- Supplied passage -
During World War II, Shelden volunteered for service in the United States Navy, and in September 1942 was ordered to the National Naval Medical Center in Bethesda, Maryland, where he again worked under Craig. He also worked there with neurosurgeon Robert H. Pudenz, with whom he would form a lifelong friendship and professional partnership. Shelden returned to Pasadena with Pudenz in 1946, and the two developed a neurosurgical training program for the Navy that trained several neurosurgeons before it was discontinued.

Shelden and Pudenz subsequently helped develop what became the Huntington Medical Research Institute (HMRI). In 1948, Shelden was named to head a new clinic being established by the Pasadena Dispensary.

==Medical research==
Shelden's research encompassed neurosurgery, head injuries, airway surgery, and later stereotactic techniques and medical imaging. In 1955, Shelden, Pudenz, Donald B. Freshwater and Benjamin L. Crue described a new method of performing a tracheotomy by a percutaneous approach. Their technique involved puncturing the trachea with a specially designed needle and introducing a cutting instrument and tracheostomy tube through the resulting opening. The procedure became known as the Shelden technique and came to generally be identified in medical literature as the first modern description of percutaneous tracheostomy. The original technique did not use a guidewire and required blind introduction of a bladed instrument, creating a risk of injury to structures adjacent to the trachea; complications limited its adoption. Later percutaneous tracheostomy techniques incorporated guidewires and dilators, particularly the technique introduced by Pasquale Ciaglia and colleagues in 1985.

- Provided records -
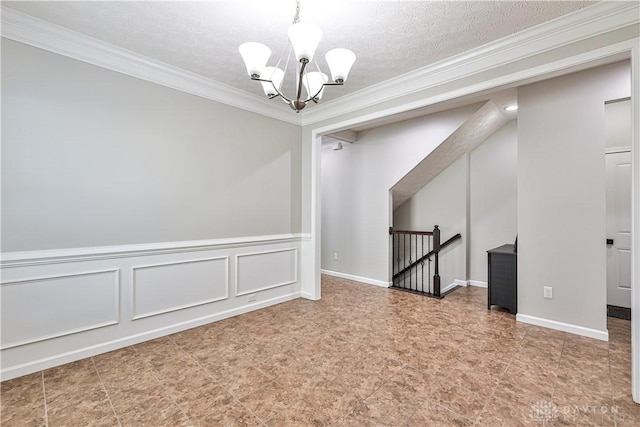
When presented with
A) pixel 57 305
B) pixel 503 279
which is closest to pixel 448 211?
pixel 503 279

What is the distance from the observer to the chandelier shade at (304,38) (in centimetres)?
171

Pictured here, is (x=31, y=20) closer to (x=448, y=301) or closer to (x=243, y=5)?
(x=243, y=5)

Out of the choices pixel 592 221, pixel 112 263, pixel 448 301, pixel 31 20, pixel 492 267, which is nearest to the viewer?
pixel 31 20

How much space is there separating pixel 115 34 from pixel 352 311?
3676mm

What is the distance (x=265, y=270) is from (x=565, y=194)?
348 centimetres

- Activity A -
Answer these questions from the passage about Shelden:
(i) In what month and year was Shelden ordered to the National Naval Medical Center?
(ii) What did Shelden become head of in 1948?
(iii) Who introduced, with colleagues, the 1985 percutaneous tracheostomy technique?
- Activity B -
Reproduce the part of the passage about Shelden starting with "Shelden and Pudenz" and going on through "the Pasadena Dispensary.".

- Response area A -
(i) September 1942
(ii) A new clinic being established by the Pasadena Dispensary
(iii) Pasquale Ciaglia

- Response area B -
Shelden and Pudenz subsequently helped develop what became the Huntington Medical Research Institute (HMRI). In 1948, Shelden was named to head a new clinic being established by the Pasadena Dispensary.